The Trump Administration announced on March 6, 2025, a temporary delay on the implementation of tariffs on all goods that qualify for US-Mexico-Canada Agreement (USMCA or CUSMA) preference. As outlined in our previous alert, on March 4, 2025, the Trump administration implemented their promised 25% tariffs on Canadian imports, with a 10% tariff being levied against Canadian energy resources following a 30-day temporary reprieve.
On March 6, 2025, President Trump, by way of an executive order titled, Amendment To Duties To Address The Flow Of Illicit Drugs Across Our Northern Border (EO), accompanied by a fact sheet entitled Donald J. Trump Adjusts Tariffs On Canada and Mexico To Minimize Disruption To the Automotive Industry, announced:
- The 25% tariffs previously proposed will not apply to goods from Canada that claim or qualify for ‘USMCA preference’ (i.e., they meet the rules of origin under the USMCA)

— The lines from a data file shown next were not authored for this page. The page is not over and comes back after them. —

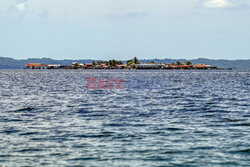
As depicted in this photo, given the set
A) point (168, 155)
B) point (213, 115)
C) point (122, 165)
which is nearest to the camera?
point (122, 165)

- A 10% tariff on Canadian energy goods that do not qualify under the USMCA
- A 10% tariff on potash imported from Canada that does not qualify under the USMCA
While not set out expressly in the EO, President Trump announced this delay is set to last until April 2, 2025, at which time the Trump administration plans to impose the 25% tariffs on these goods as well as move forward with additional “reciprocal” tariffs.
Additionally, the Trump Administration published the changes made to the Tariffs schedule to implement the above tariffs by way of a Notice in the Federal Register.
For its part, the Canadian government has indicated they will delay the implementation of their second — and larger round — of retaliatory measures to April 2, 2025. However, the existing 25% counter-tariffs imposed by the Canadian government on approximately $30 billion in US goods, discussed here, remain in effect.
Compliance With the USMCA Rules of Origin is Necessary
The application of the USMCA rules of origin can be complex. For goods manufactured or processed in Canada that incorporate non-USMCA originating inputs or materials, the USMCA provides rules of origin on a product-by-product basis which can include necessary “tariff shifts” for non-USMCA inputs and regional value content requirements, and in the case of automotive products, higher wage labour value content requirements.
Canadian exporters are well advised to carefully consider the application of the USMCA’s rules of origin to their goods exported to the United States. US Customs Border Protection has announced that it will increase its enforcement efforts at the border to ensure compliance with USMCA’s rules of origin. Non-compliance with USMCA’s rules of origin can lead to significant consequences, including loss of eligibility for preferential tariff treatment, retroactive penalties and duties and other potential trade sanctions.
The Cassels International Trade Group will continue to follow these developments in the coming weeks and months.